Argos heeft een reeks vragen voorgelegd aan Super Micro Computer B.V. en Fiberhome, onder andere over hoe het bedrijf de VN en OESO-richtlijnen in de samenwerking met China heeft toegepast. Die vragen blijven onbeantwoord. In een algemene reactie laat het Amerikaanse moederbedrijf Super Micro Computer Inc weten dat ze niet kunnen ingaan op details, maar wél kunnen aangeven dat ze zich houden aan alle internationale wet- en regelgeving. Super Micro Computer geeft aan te beseffen dat het als bedrijf een verantwoordelijkheid heeft om internationale principes van mensenrechten te ondersteunen en stelt dat het zich committeert aan de VN- en OESO-richtlijnen op gebied van ketenverantwoordelijkheid. Op de vraag hoe Super Micro Computer deze principes in China toepast, geeft het bedrijf geen antwoord. Ook niet nadat we een tweede keer om commentaar vragen. Van Fiberhome ontving Argos geen enkele reactie.

‘Joint ventures van Nederlandse bedrijven in China zijn lang een blinde vlek geweest’

In een reactie op vragen van Argos geeft het ministerie van Buitenlandse Zaken aan niet te registreren welke Nederlandse bedrijven in China investeren, met uitzondering van producten en diensten waar een exportvergunning voor nodig is. Het ministerie van Economische Zaken en Klimaat houdt via een ‘investeringstoets’ bij of Chinese bedrijven in de Nederlandse telecom en energiesector investeren, maar niet in welke Chinese sectoren Nederlandse bedrijven investeren.

Volgens Frank Slijper, wapenhandelexpert van vredesorganisatie PAX is het gek dat er een mechanisme ontbreekt voor investeringen in landen als China. ‘Waar op het gebied van de export van potentieel gevoelige goederen wel van alles mogelijk is om die aan banden te leggen wanneer mensenrechten in het geding zijn, blijven investeringen kennelijk ongemoeid, tenzij Amerikaanse sancties dreigen.’

We hebben onze bevindingen voorgelegd aan Ruben Brekelmans, woordvoerder Buitenlandse Zaken voor de VVD in de Tweede Kamer: ‘Joint ventures van Nederlandse bedrijven in China zijn lang een blinde vlek geweest.

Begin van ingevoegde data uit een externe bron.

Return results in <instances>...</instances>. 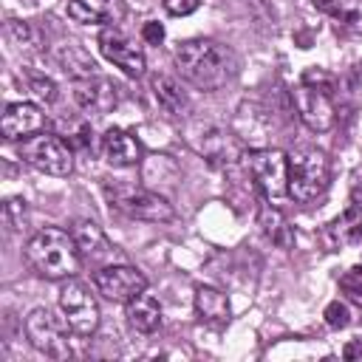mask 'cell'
Segmentation results:
<instances>
[{"mask_svg":"<svg viewBox=\"0 0 362 362\" xmlns=\"http://www.w3.org/2000/svg\"><path fill=\"white\" fill-rule=\"evenodd\" d=\"M173 62L184 82L206 93L223 88L238 74L235 51L209 37H192V40L178 42L173 51Z\"/></svg>","mask_w":362,"mask_h":362,"instance_id":"cell-1","label":"cell"},{"mask_svg":"<svg viewBox=\"0 0 362 362\" xmlns=\"http://www.w3.org/2000/svg\"><path fill=\"white\" fill-rule=\"evenodd\" d=\"M25 260L40 277L65 280V277H76L82 255L74 240V232H65L59 226H45L28 238Z\"/></svg>","mask_w":362,"mask_h":362,"instance_id":"cell-2","label":"cell"},{"mask_svg":"<svg viewBox=\"0 0 362 362\" xmlns=\"http://www.w3.org/2000/svg\"><path fill=\"white\" fill-rule=\"evenodd\" d=\"M331 181V161L317 147H297L288 153V198L297 204L317 201Z\"/></svg>","mask_w":362,"mask_h":362,"instance_id":"cell-3","label":"cell"},{"mask_svg":"<svg viewBox=\"0 0 362 362\" xmlns=\"http://www.w3.org/2000/svg\"><path fill=\"white\" fill-rule=\"evenodd\" d=\"M105 192H107L110 206L119 209L122 215L133 218V221H147V223H170V221H175L173 204L164 195L153 192V189H144L139 184L116 181V184H105Z\"/></svg>","mask_w":362,"mask_h":362,"instance_id":"cell-4","label":"cell"},{"mask_svg":"<svg viewBox=\"0 0 362 362\" xmlns=\"http://www.w3.org/2000/svg\"><path fill=\"white\" fill-rule=\"evenodd\" d=\"M25 339L31 342L34 351H40L48 359H68L71 356V339H68V320L59 317L54 308L37 305L25 314L23 320Z\"/></svg>","mask_w":362,"mask_h":362,"instance_id":"cell-5","label":"cell"},{"mask_svg":"<svg viewBox=\"0 0 362 362\" xmlns=\"http://www.w3.org/2000/svg\"><path fill=\"white\" fill-rule=\"evenodd\" d=\"M246 173L252 175L263 201H283L288 195V156L277 147H257L243 156Z\"/></svg>","mask_w":362,"mask_h":362,"instance_id":"cell-6","label":"cell"},{"mask_svg":"<svg viewBox=\"0 0 362 362\" xmlns=\"http://www.w3.org/2000/svg\"><path fill=\"white\" fill-rule=\"evenodd\" d=\"M59 311L76 337H93L99 328V303L88 283L65 277L59 286Z\"/></svg>","mask_w":362,"mask_h":362,"instance_id":"cell-7","label":"cell"},{"mask_svg":"<svg viewBox=\"0 0 362 362\" xmlns=\"http://www.w3.org/2000/svg\"><path fill=\"white\" fill-rule=\"evenodd\" d=\"M20 158L25 164H31L34 170L45 173V175H71L74 170V153L68 147V141L57 133H37L31 139H25L20 144Z\"/></svg>","mask_w":362,"mask_h":362,"instance_id":"cell-8","label":"cell"},{"mask_svg":"<svg viewBox=\"0 0 362 362\" xmlns=\"http://www.w3.org/2000/svg\"><path fill=\"white\" fill-rule=\"evenodd\" d=\"M291 105L300 116V122L314 133H328L337 122V107L328 88H320L314 82H300L291 90Z\"/></svg>","mask_w":362,"mask_h":362,"instance_id":"cell-9","label":"cell"},{"mask_svg":"<svg viewBox=\"0 0 362 362\" xmlns=\"http://www.w3.org/2000/svg\"><path fill=\"white\" fill-rule=\"evenodd\" d=\"M96 291L110 303H130L141 291H147V277L127 263H105L93 272Z\"/></svg>","mask_w":362,"mask_h":362,"instance_id":"cell-10","label":"cell"},{"mask_svg":"<svg viewBox=\"0 0 362 362\" xmlns=\"http://www.w3.org/2000/svg\"><path fill=\"white\" fill-rule=\"evenodd\" d=\"M99 51L107 62H113L116 68H122L127 76H141L147 62H144V51L116 25H105L99 34Z\"/></svg>","mask_w":362,"mask_h":362,"instance_id":"cell-11","label":"cell"},{"mask_svg":"<svg viewBox=\"0 0 362 362\" xmlns=\"http://www.w3.org/2000/svg\"><path fill=\"white\" fill-rule=\"evenodd\" d=\"M45 130V113L34 102H11L3 110L0 133L6 141H25Z\"/></svg>","mask_w":362,"mask_h":362,"instance_id":"cell-12","label":"cell"},{"mask_svg":"<svg viewBox=\"0 0 362 362\" xmlns=\"http://www.w3.org/2000/svg\"><path fill=\"white\" fill-rule=\"evenodd\" d=\"M74 102L93 116H105L119 105V88L105 79V76H88V79H74Z\"/></svg>","mask_w":362,"mask_h":362,"instance_id":"cell-13","label":"cell"},{"mask_svg":"<svg viewBox=\"0 0 362 362\" xmlns=\"http://www.w3.org/2000/svg\"><path fill=\"white\" fill-rule=\"evenodd\" d=\"M65 14L79 25H116L124 20V0H68Z\"/></svg>","mask_w":362,"mask_h":362,"instance_id":"cell-14","label":"cell"},{"mask_svg":"<svg viewBox=\"0 0 362 362\" xmlns=\"http://www.w3.org/2000/svg\"><path fill=\"white\" fill-rule=\"evenodd\" d=\"M71 232H74V240H76V246H79L82 260H88V263H105V260L113 257V246H110L107 235L99 229L96 221L82 218V221L74 223Z\"/></svg>","mask_w":362,"mask_h":362,"instance_id":"cell-15","label":"cell"},{"mask_svg":"<svg viewBox=\"0 0 362 362\" xmlns=\"http://www.w3.org/2000/svg\"><path fill=\"white\" fill-rule=\"evenodd\" d=\"M102 153H105V161H107L110 167H119V170L136 167V164L141 161V147H139V141H136L127 130H122V127H110V130L102 136Z\"/></svg>","mask_w":362,"mask_h":362,"instance_id":"cell-16","label":"cell"},{"mask_svg":"<svg viewBox=\"0 0 362 362\" xmlns=\"http://www.w3.org/2000/svg\"><path fill=\"white\" fill-rule=\"evenodd\" d=\"M51 57H54V62H57L71 79H88V76H96V74H99L93 57H90L79 42H74V40H65V42L54 45Z\"/></svg>","mask_w":362,"mask_h":362,"instance_id":"cell-17","label":"cell"},{"mask_svg":"<svg viewBox=\"0 0 362 362\" xmlns=\"http://www.w3.org/2000/svg\"><path fill=\"white\" fill-rule=\"evenodd\" d=\"M359 238H362V204L351 201L345 212L325 226V243L331 249H339L348 243H359Z\"/></svg>","mask_w":362,"mask_h":362,"instance_id":"cell-18","label":"cell"},{"mask_svg":"<svg viewBox=\"0 0 362 362\" xmlns=\"http://www.w3.org/2000/svg\"><path fill=\"white\" fill-rule=\"evenodd\" d=\"M150 88H153V96L158 102V107L167 113V116H184L189 110V99L181 88V82L170 74H153L150 76Z\"/></svg>","mask_w":362,"mask_h":362,"instance_id":"cell-19","label":"cell"},{"mask_svg":"<svg viewBox=\"0 0 362 362\" xmlns=\"http://www.w3.org/2000/svg\"><path fill=\"white\" fill-rule=\"evenodd\" d=\"M124 320L136 334H153L161 325V305L153 294L141 291L130 303H124Z\"/></svg>","mask_w":362,"mask_h":362,"instance_id":"cell-20","label":"cell"},{"mask_svg":"<svg viewBox=\"0 0 362 362\" xmlns=\"http://www.w3.org/2000/svg\"><path fill=\"white\" fill-rule=\"evenodd\" d=\"M195 314L204 320V322H212V325H226L229 322V297L215 288V286H195Z\"/></svg>","mask_w":362,"mask_h":362,"instance_id":"cell-21","label":"cell"},{"mask_svg":"<svg viewBox=\"0 0 362 362\" xmlns=\"http://www.w3.org/2000/svg\"><path fill=\"white\" fill-rule=\"evenodd\" d=\"M317 11L331 17L348 34L362 37V0H311Z\"/></svg>","mask_w":362,"mask_h":362,"instance_id":"cell-22","label":"cell"},{"mask_svg":"<svg viewBox=\"0 0 362 362\" xmlns=\"http://www.w3.org/2000/svg\"><path fill=\"white\" fill-rule=\"evenodd\" d=\"M257 226H260V232H263L272 243H277V246H283V249L291 246V226H288L286 215H283L272 201H260Z\"/></svg>","mask_w":362,"mask_h":362,"instance_id":"cell-23","label":"cell"},{"mask_svg":"<svg viewBox=\"0 0 362 362\" xmlns=\"http://www.w3.org/2000/svg\"><path fill=\"white\" fill-rule=\"evenodd\" d=\"M6 37L11 40V45L23 54H34V51H42V31L28 23V20H8L6 23Z\"/></svg>","mask_w":362,"mask_h":362,"instance_id":"cell-24","label":"cell"},{"mask_svg":"<svg viewBox=\"0 0 362 362\" xmlns=\"http://www.w3.org/2000/svg\"><path fill=\"white\" fill-rule=\"evenodd\" d=\"M23 79H25L28 93H31V96H34L40 105H51V102L57 99V85H54V79H51V76L25 71V74H23Z\"/></svg>","mask_w":362,"mask_h":362,"instance_id":"cell-25","label":"cell"},{"mask_svg":"<svg viewBox=\"0 0 362 362\" xmlns=\"http://www.w3.org/2000/svg\"><path fill=\"white\" fill-rule=\"evenodd\" d=\"M3 221L8 223V229H14V232H23L25 229V223H28V204H25V198H6V204H3Z\"/></svg>","mask_w":362,"mask_h":362,"instance_id":"cell-26","label":"cell"},{"mask_svg":"<svg viewBox=\"0 0 362 362\" xmlns=\"http://www.w3.org/2000/svg\"><path fill=\"white\" fill-rule=\"evenodd\" d=\"M339 288H342L351 300H359V303H362V266L348 269V272L339 277Z\"/></svg>","mask_w":362,"mask_h":362,"instance_id":"cell-27","label":"cell"},{"mask_svg":"<svg viewBox=\"0 0 362 362\" xmlns=\"http://www.w3.org/2000/svg\"><path fill=\"white\" fill-rule=\"evenodd\" d=\"M325 322H328L331 328H345V325L351 322V308H348V303H342V300L328 303V305H325Z\"/></svg>","mask_w":362,"mask_h":362,"instance_id":"cell-28","label":"cell"},{"mask_svg":"<svg viewBox=\"0 0 362 362\" xmlns=\"http://www.w3.org/2000/svg\"><path fill=\"white\" fill-rule=\"evenodd\" d=\"M161 6L170 17H187L201 6V0H161Z\"/></svg>","mask_w":362,"mask_h":362,"instance_id":"cell-29","label":"cell"},{"mask_svg":"<svg viewBox=\"0 0 362 362\" xmlns=\"http://www.w3.org/2000/svg\"><path fill=\"white\" fill-rule=\"evenodd\" d=\"M141 37H144V42H150V45H158V42L164 40V25H161V23H156V20H150V23H144V28H141Z\"/></svg>","mask_w":362,"mask_h":362,"instance_id":"cell-30","label":"cell"},{"mask_svg":"<svg viewBox=\"0 0 362 362\" xmlns=\"http://www.w3.org/2000/svg\"><path fill=\"white\" fill-rule=\"evenodd\" d=\"M342 356H345V359H362V339L348 342L345 351H342Z\"/></svg>","mask_w":362,"mask_h":362,"instance_id":"cell-31","label":"cell"},{"mask_svg":"<svg viewBox=\"0 0 362 362\" xmlns=\"http://www.w3.org/2000/svg\"><path fill=\"white\" fill-rule=\"evenodd\" d=\"M351 201L362 204V167H359L356 175H354V184H351Z\"/></svg>","mask_w":362,"mask_h":362,"instance_id":"cell-32","label":"cell"}]
</instances>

We zien nu dat de Chinese staat deze joint ventures kan gebruiken voor toegang tot strategische kennis en technologie. We moeten voorkomen dat China hiermee mensenrechten schendt en haar militaire capaciteiten versterkt. Daarom moeten we scherp tegen het licht houden of de huidige regels voldoende zijn om ongewenste investeringen in China te voorkomen. Noodzakelijke aanscherpingen moeten we regelen in Europees verband, waarbij Nederland een voortrekkersrol kan nemen.’